NA Passes National Credit Amendment Bill

Parliament

The National Credit Amendment Bill has been sent to the national council of provinces for concurrence.

The bill was tabled in parliament on 6 September 2018.

The national assembly passed the bill on 12 September 2018.

The bill was drafted by the portfolio committee on trade and industry.

The proposed legislation is designed to provide debt interventions for low income, over-indebted consumers.

It was published for comment at the end of 2017. Hearings on the bill were held in parliament in January 2018.

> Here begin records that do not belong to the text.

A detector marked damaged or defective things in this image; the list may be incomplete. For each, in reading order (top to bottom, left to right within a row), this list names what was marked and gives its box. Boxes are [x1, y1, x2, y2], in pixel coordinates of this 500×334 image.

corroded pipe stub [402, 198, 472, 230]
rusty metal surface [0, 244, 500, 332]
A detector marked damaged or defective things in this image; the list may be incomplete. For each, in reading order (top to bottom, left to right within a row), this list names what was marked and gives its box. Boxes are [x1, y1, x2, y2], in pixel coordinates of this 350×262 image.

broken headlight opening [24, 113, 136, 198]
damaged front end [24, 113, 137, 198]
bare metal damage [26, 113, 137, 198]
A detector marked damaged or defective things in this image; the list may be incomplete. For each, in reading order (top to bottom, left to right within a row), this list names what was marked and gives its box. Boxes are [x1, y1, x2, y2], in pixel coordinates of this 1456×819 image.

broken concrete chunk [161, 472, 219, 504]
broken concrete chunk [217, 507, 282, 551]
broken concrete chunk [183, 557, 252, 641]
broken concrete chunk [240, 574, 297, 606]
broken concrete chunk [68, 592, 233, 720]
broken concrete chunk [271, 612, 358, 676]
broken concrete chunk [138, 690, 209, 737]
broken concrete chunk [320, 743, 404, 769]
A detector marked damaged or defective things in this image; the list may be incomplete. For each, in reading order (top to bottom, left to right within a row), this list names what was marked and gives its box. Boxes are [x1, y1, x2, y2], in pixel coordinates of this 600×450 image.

The bill aims to amend the National Credit Act of 2005 so as to:

•    provide for debt intervention;
•    insert new definitions;
•    include the evaluation and referral of debt intervention applications as a function of the National Credit Regulator and to provide for the creation of capacity within the National Credit Regulator and logistical arrangements to execute this function;
•    include the consideration of a referral as a function of the Tribunal;
•    provide for the recordal of information related to debt intervention;
•    require a debt counsellor to investigate whether an agreement is reckless;
•    provide for a court to enquire into and either refer a matter for debt intervention or make an order related to debt intervention;
•    provide for a Magistrate’s Court and the Tribunal to determine the maximum interest, fees or other charges when re-arranging debt and for guidance to be prescribed in this regard;
•    provide for an application for debt intervention and the evaluation thereof;
•    provide for the Tribunal to re-arrange a consumer’s obligations and make an order in respect of an unlawful credit agreement;
•    provide for orders related to debt intervention and rehabilitation in respect of such an order;
•    provide for mandatory credit life insurance to be prescribed;
•    provide for offences related to debt intervention, prohibited credit practices, selling or collecting prescribed debt and related to failure to register as required by the Act;
•    provide for measures when an offence is committed by a person other than a natural person;
•    provide for penalties in relation to the newly created offences;
•    provide for the Tribunal to change or rescind an order under certain circumstances;
•    require the Minister to make regulations related to a financial literacy programme;
•    provide in a transitional provision for the application of this Amendment Act to credit agreements entered into before its commencement; and
•    provide for matters connected therewith.

The select committee on trade and international relations will now process the bill.

In a statement, the trade and industry department pointed out that the bill “introduces a new effective and accessible debt counselling and personal insolvency framework for over-indebted low-income consumers.